▸ **Exercise**
Reproduce the records below exactly as they appear, omitting any pictures they contain.
Start of Entries provided
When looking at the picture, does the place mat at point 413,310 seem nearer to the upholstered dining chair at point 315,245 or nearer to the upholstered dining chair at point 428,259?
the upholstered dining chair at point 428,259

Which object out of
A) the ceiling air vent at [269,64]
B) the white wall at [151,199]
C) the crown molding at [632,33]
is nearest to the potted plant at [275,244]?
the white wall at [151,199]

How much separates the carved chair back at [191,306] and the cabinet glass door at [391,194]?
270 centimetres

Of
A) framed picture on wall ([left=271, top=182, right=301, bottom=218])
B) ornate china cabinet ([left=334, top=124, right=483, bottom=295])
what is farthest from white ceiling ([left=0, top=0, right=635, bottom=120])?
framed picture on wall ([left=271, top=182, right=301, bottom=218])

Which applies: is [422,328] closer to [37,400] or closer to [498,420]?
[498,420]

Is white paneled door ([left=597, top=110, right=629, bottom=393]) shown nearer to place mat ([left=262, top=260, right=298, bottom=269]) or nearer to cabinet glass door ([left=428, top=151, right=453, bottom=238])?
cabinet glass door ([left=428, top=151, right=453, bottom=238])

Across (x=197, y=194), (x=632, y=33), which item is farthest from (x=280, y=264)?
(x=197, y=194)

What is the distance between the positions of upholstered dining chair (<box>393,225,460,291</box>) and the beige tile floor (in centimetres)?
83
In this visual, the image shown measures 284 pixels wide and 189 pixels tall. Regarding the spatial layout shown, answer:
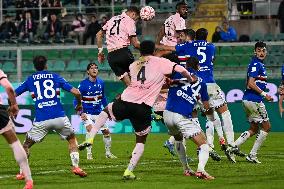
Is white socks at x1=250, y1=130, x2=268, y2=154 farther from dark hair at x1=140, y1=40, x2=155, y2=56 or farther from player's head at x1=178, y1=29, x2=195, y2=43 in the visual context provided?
dark hair at x1=140, y1=40, x2=155, y2=56

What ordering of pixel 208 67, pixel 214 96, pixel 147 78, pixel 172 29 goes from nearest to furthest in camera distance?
pixel 147 78
pixel 208 67
pixel 172 29
pixel 214 96

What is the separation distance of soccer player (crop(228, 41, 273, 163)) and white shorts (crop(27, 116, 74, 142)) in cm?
481

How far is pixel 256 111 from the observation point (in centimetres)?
2139

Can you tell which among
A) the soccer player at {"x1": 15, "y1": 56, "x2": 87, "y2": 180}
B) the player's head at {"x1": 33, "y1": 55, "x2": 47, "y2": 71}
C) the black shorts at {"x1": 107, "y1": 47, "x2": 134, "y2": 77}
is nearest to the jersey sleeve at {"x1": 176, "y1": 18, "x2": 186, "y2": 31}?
the black shorts at {"x1": 107, "y1": 47, "x2": 134, "y2": 77}

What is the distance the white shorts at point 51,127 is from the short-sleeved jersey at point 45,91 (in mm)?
77

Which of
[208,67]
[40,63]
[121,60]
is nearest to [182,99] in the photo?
[40,63]

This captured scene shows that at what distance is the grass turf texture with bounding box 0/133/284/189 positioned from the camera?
16109 mm

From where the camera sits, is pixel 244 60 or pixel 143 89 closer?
pixel 143 89

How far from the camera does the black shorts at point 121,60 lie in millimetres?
20797

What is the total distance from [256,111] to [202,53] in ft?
5.75

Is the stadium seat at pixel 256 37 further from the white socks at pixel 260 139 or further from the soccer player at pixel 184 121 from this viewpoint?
the soccer player at pixel 184 121

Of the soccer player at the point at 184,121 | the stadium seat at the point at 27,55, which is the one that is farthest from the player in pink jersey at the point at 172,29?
the stadium seat at the point at 27,55

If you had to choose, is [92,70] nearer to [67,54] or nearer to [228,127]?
[228,127]

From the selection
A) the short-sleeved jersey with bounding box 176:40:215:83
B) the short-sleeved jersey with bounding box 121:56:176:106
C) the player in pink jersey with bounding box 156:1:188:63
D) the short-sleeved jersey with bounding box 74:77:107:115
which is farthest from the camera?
the short-sleeved jersey with bounding box 74:77:107:115
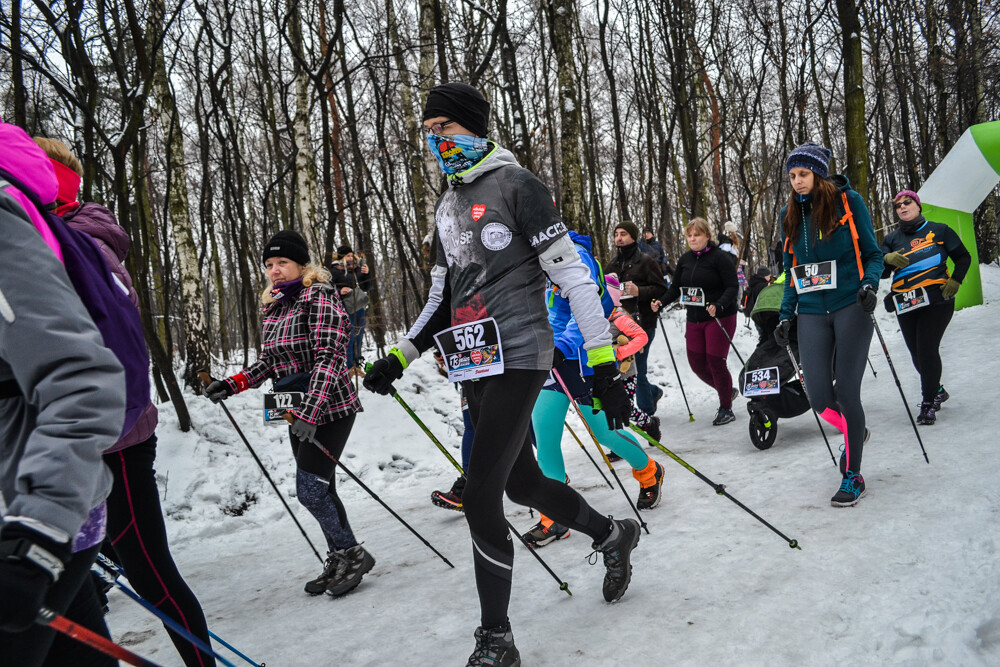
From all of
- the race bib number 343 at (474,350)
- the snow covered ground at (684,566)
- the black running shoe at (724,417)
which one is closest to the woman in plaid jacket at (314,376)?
the snow covered ground at (684,566)

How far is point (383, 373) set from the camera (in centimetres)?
301

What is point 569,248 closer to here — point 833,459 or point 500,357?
point 500,357

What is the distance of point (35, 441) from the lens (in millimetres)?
1328

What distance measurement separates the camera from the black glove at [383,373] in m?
2.99

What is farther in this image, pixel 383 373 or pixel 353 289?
pixel 353 289

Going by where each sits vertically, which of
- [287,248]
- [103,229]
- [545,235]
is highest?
[103,229]

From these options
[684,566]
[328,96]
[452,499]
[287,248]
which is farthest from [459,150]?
[328,96]

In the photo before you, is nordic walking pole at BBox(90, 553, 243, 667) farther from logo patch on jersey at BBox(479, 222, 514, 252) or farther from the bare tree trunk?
the bare tree trunk

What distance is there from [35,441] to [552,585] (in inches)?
108

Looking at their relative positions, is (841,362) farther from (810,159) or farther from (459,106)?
(459,106)

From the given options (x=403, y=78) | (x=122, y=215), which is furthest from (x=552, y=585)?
(x=403, y=78)

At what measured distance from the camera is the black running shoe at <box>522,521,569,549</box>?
4273mm

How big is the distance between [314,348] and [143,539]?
1.62m

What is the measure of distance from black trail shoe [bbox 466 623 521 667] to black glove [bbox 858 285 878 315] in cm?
281
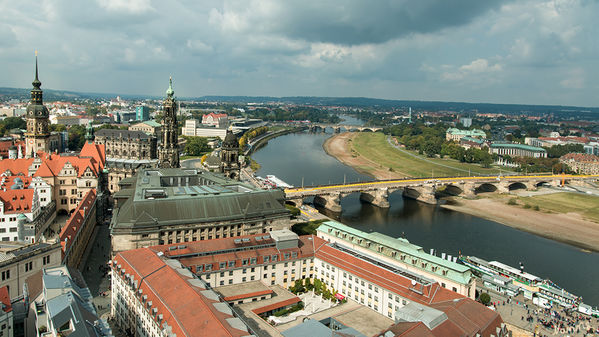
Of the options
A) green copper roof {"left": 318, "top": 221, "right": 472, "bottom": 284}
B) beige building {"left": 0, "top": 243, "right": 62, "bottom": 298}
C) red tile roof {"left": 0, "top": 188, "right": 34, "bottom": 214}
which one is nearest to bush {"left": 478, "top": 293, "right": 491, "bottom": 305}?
green copper roof {"left": 318, "top": 221, "right": 472, "bottom": 284}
End of Entries provided
▸ **Answer**
When looking at the picture, does the place mat at point 413,310 seem nearer to the upholstered dining chair at point 315,245 or nearer to the upholstered dining chair at point 428,259?
the upholstered dining chair at point 428,259

Which object out of
A) the ceiling air vent at [269,64]
B) the white wall at [151,199]
C) the crown molding at [632,33]
is nearest to the potted plant at [275,244]?
the white wall at [151,199]

How much separates the carved chair back at [191,306] and the cabinet glass door at [391,194]?
270 centimetres

Of
A) framed picture on wall ([left=271, top=182, right=301, bottom=218])
B) ornate china cabinet ([left=334, top=124, right=483, bottom=295])
what is farthest from white ceiling ([left=0, top=0, right=635, bottom=120])?
framed picture on wall ([left=271, top=182, right=301, bottom=218])

Which applies: is [422,328] closer to [37,400] or closer to [498,420]?
[498,420]

Is white paneled door ([left=597, top=110, right=629, bottom=393]) shown nearer to place mat ([left=262, top=260, right=298, bottom=269]) or nearer to cabinet glass door ([left=428, top=151, right=453, bottom=238])?
cabinet glass door ([left=428, top=151, right=453, bottom=238])

Across (x=197, y=194), (x=632, y=33), which item is farthest from (x=280, y=264)?
(x=197, y=194)

What is the distance between the positions of upholstered dining chair (<box>393,225,460,291</box>) and the beige tile floor (in centimetres)?
83
In this visual, the image shown measures 284 pixels wide and 189 pixels tall. Regarding the spatial layout shown, answer:
Is white socks at x1=250, y1=130, x2=268, y2=154 farther from dark hair at x1=140, y1=40, x2=155, y2=56 or farther from player's head at x1=178, y1=29, x2=195, y2=43 in the visual context provided?
dark hair at x1=140, y1=40, x2=155, y2=56

What ordering of pixel 208 67, pixel 214 96, pixel 147 78, pixel 172 29 goes from nearest to furthest in camera distance?
pixel 147 78
pixel 208 67
pixel 172 29
pixel 214 96

What is the separation distance of soccer player (crop(228, 41, 273, 163)) and white shorts (crop(27, 116, 74, 142)) in cm?
481

How far is pixel 256 111 from the observation point (in centimetres)?
2139

Can you tell which among
A) the soccer player at {"x1": 15, "y1": 56, "x2": 87, "y2": 180}
B) the player's head at {"x1": 33, "y1": 55, "x2": 47, "y2": 71}
C) the black shorts at {"x1": 107, "y1": 47, "x2": 134, "y2": 77}
is nearest to the jersey sleeve at {"x1": 176, "y1": 18, "x2": 186, "y2": 31}?
the black shorts at {"x1": 107, "y1": 47, "x2": 134, "y2": 77}

What is the distance the white shorts at point 51,127 is from the short-sleeved jersey at point 45,91 (in mm)?
77

Which of
[208,67]
[40,63]
[121,60]
is nearest to [182,99] in the photo?
[40,63]

This captured scene shows that at what distance is the grass turf texture with bounding box 0/133/284/189 positioned from the camera?
16109 mm

From where the camera sits, is pixel 244 60 or pixel 143 89 closer?
pixel 143 89

How far from the camera does the black shorts at point 121,60 lie in millimetres?
20797

What is the total distance from [256,111] to [202,53] in ft?
5.75

Is the stadium seat at pixel 256 37 further from the white socks at pixel 260 139 or further from the soccer player at pixel 184 121 from this viewpoint?
the soccer player at pixel 184 121

Of the soccer player at the point at 184,121 | the stadium seat at the point at 27,55, which is the one that is farthest from the player in pink jersey at the point at 172,29?
the stadium seat at the point at 27,55

If you had to choose, is [92,70] nearer to [67,54] or nearer to [228,127]?
[228,127]

From the selection
A) the short-sleeved jersey with bounding box 176:40:215:83
B) the short-sleeved jersey with bounding box 121:56:176:106
C) the player in pink jersey with bounding box 156:1:188:63
D) the short-sleeved jersey with bounding box 74:77:107:115
which is farthest from the camera?
the short-sleeved jersey with bounding box 74:77:107:115
From all of
- the race bib number 343 at (474,350)
- the snow covered ground at (684,566)
- the black running shoe at (724,417)
which one is closest to the woman in plaid jacket at (314,376)?
the snow covered ground at (684,566)

How far is point (383, 373) set from the camera (in centimetres)?
301

What is point 569,248 closer to here — point 833,459 or point 500,357?
point 500,357

What is the distance of point (35, 441) from the lens (in millimetres)?
1328

What distance measurement separates the camera from the black glove at [383,373] in m?
2.99

What is farther in this image, pixel 383 373 or pixel 353 289?
pixel 353 289

Going by where each sits vertically, which of
- [287,248]
- [103,229]
- [545,235]
is highest?
[103,229]

From these options
[684,566]
[328,96]
[452,499]
[287,248]
which is farthest from [459,150]?
[328,96]

In the photo before you, is nordic walking pole at BBox(90, 553, 243, 667) farther from logo patch on jersey at BBox(479, 222, 514, 252) or farther from the bare tree trunk?
the bare tree trunk

What distance is there from [35,441] to [552,585] (in inches)?
108

Looking at their relative positions, is (841,362) farther from (810,159) or farther from (459,106)?
(459,106)

From the given options (x=403, y=78) | (x=122, y=215), which is furthest from (x=552, y=585)?
(x=403, y=78)

At what measured distance from the camera is the black running shoe at <box>522,521,569,549</box>?
4273mm

How big is the distance between [314,348] and [143,539]?
1.62m

What is the measure of distance from black trail shoe [bbox 466 623 521 667] to black glove [bbox 858 285 878 315] in cm?
281
Of the options
A) green copper roof {"left": 318, "top": 221, "right": 472, "bottom": 284}
B) beige building {"left": 0, "top": 243, "right": 62, "bottom": 298}
C) red tile roof {"left": 0, "top": 188, "right": 34, "bottom": 214}
which one is nearest to bush {"left": 478, "top": 293, "right": 491, "bottom": 305}?
green copper roof {"left": 318, "top": 221, "right": 472, "bottom": 284}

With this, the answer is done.